Helen Caldicott — the woman who claimed that Space Shuttle launches were destroying the ozone layer — is back with a retread of a radiation story ahead of possible U.S. military action in Iraq. This time around, Caldicott has joined in the chorus of those who believe that depleted uranium in some U.S. ammunition and armor used during the Persian Gulf War is causing birth defects and other problems in Iraq.

Depleted uranium is uranium 238 which is generally used to reinforce tank armor and, alternately, in ammunition designed to destroy enemy tanks. The primary advantage of uranium 238 is that uranium is an extremely dense material. In a much-publicized example of the power of depleted uranium armor in the Persian Gulf War, for example, one U.S. tank managed to take close ranged direct hits from three separate Iraqi tanks and not only survive but also managed destroy all three of the enemy tanks.

But according to Caldicott, depleted uranium is still dangerously radioactive,

. . . it is a potent radioactive carcinogen, emitting a relatively heavy alpha particle composed of 2 protons and 2 neutrons. Once inside the body — either in the lung if it has been inhaled, or in a wound if it penetrates flesh, or ingested since it concentrates in the food chain and contaminates water — it can produce cancer in the lungs, bones, blood, or kidneys. Third, it has a half-life of 4.5 billion years, meaning the areas in which this ammunition was used in Iraq and Kuwait during Gulf War will remain effectively radioactive for the rest of time.

Depleted uranium is, in fact, barely radioactive (otherwise it would not be a very suitable battlefield weapon). In fact, in most parts of the world the top layer of soil is hundreds of times more radioactive than depleted uranium. Aside from weapons, depleted uranium is used as counter weights in aircraft and in radiation shielding for medical equipment.

Caldicott nonetheless claims numerous radiation-related health effects on children from the use of depleted uranium during the Persian Gulf War,

My fellow pediatricians in the Iraqi town of Basra, for example, are reporting an increase of 6 to 12 times in the incidence of childhood leukemia and cancer. Yet because of the sanctions imposed upon Iraq by the United States and United Nations, they have no access to drugs or effective radiation machines to treat their patients.

The incidence of congenital malformations has doubled in the exposed populations in Iraq where these weapons were used.
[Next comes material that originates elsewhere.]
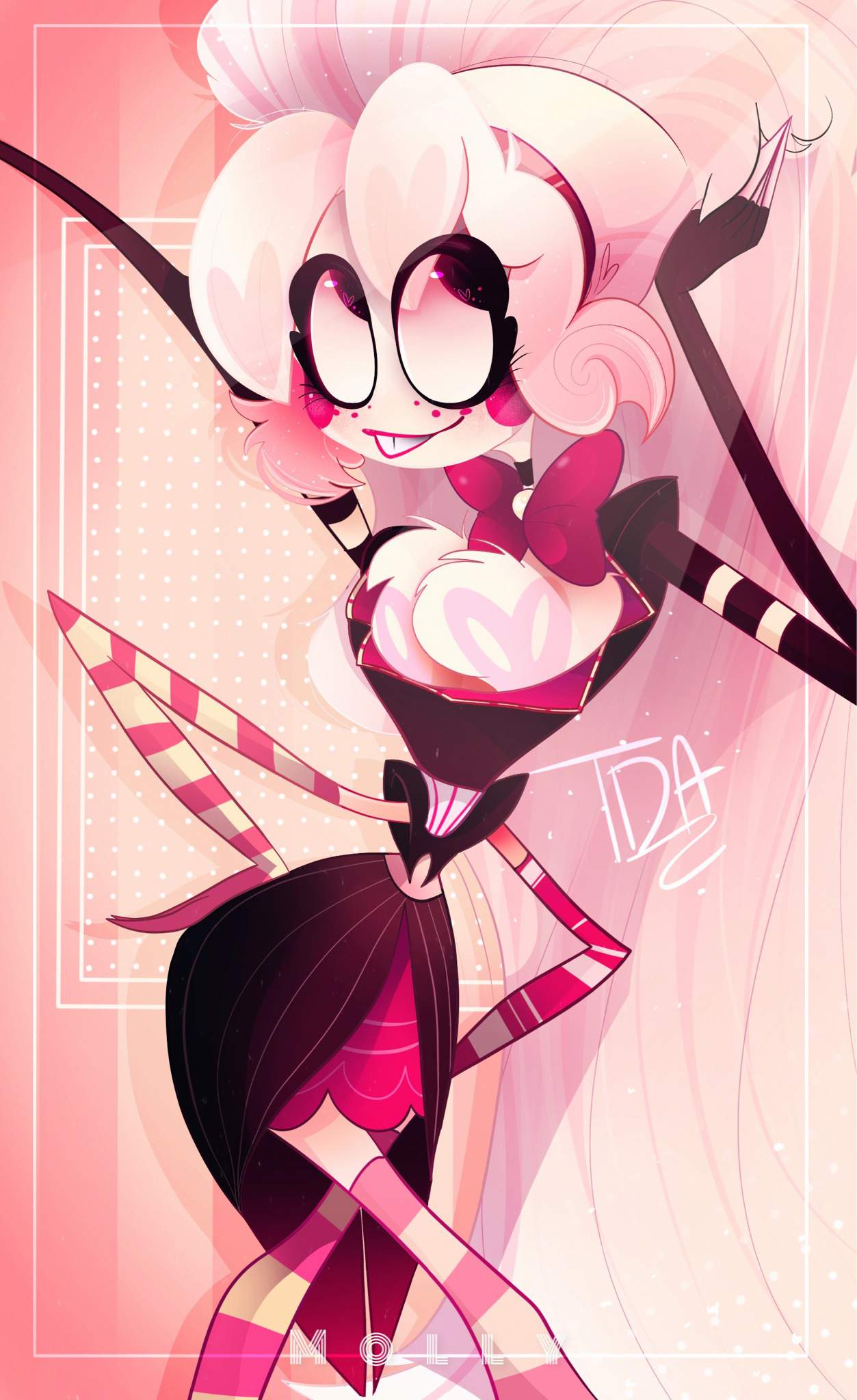 Molly | Hazbin Hotel (official) Amino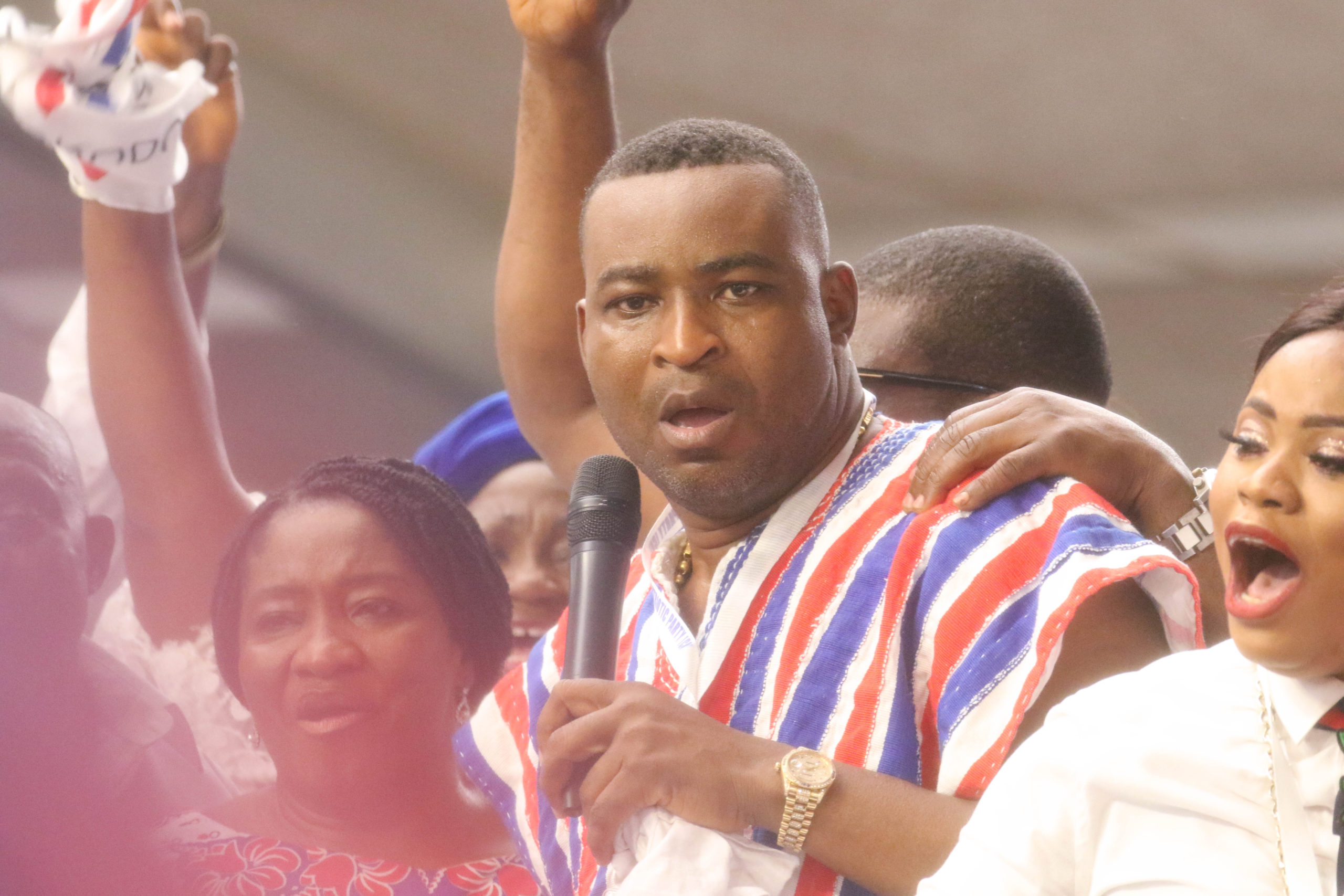 Listen: Why Chairman Wontumi joined anti-new Voters Register demo ...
Among them are babies born with only one eye or missing all or part of their brain.

The main problem with this is that the major effect of exposure to uranium is renal problems, which is the major illness that afflicts people who work in uranium mines and are exposed to the substance regularly. There is also some possibility that such workers may have an elevated risk of lung cancer after years of exposure, but separating out miners’ exposure to uranium and radon makes it difficult to establish this with any certainty (elevated risk of lung cancer in uranium miners has usually been ascribed to radon gas exposure given that it is airborne).

Claims of increased levels of birth defects, leukemia and cancers are simply not credible since the Iraqi government has shot down every attempt to independently study the alleged problems.

Source:

Medical consequences of attacking Iraq. Helen Caldicott, San Francisco Chronicle, October 10, 2002.